### [Data in this exercise]

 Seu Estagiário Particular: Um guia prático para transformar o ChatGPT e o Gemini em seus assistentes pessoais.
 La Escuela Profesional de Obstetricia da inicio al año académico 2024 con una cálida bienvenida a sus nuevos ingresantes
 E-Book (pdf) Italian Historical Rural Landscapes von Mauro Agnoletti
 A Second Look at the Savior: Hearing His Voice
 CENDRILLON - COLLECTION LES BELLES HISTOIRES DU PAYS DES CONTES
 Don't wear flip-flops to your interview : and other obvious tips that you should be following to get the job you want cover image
...
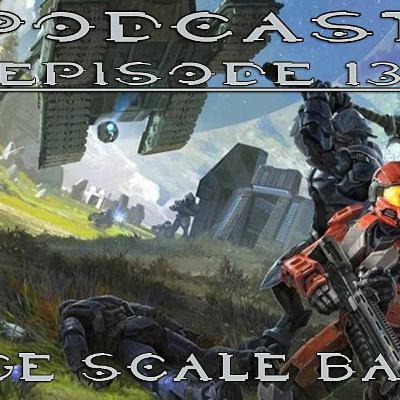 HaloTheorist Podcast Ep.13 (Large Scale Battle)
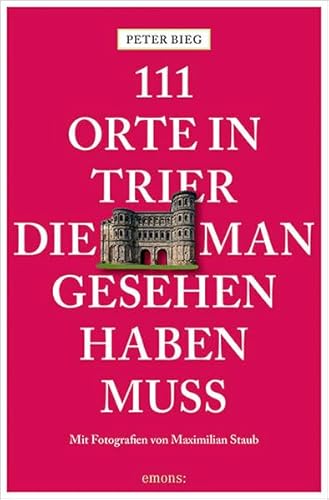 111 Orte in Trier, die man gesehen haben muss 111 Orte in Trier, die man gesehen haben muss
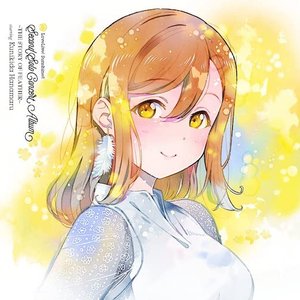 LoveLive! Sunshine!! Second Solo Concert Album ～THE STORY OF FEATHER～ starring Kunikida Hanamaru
--
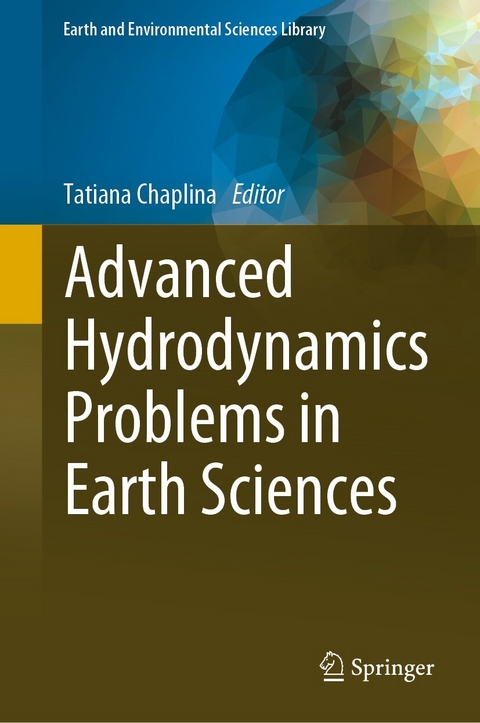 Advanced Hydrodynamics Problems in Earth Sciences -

### [Goal of the exercise]
Your answer must consist solely of the lines above between the line holding "Seu Estagiário Particular: Um" and the line holding "La Escuela Profesional", inclusive, copied exactly.

### [The answer]
 Seu Estagiário Particular: Um guia prático para transformar o ChatGPT e o Gemini em seus assistentes pessoais.
 La Escuela Profesional de Obstetricia da inicio al año académico 2024 con una cálida bienvenida a sus nuevos ingresantes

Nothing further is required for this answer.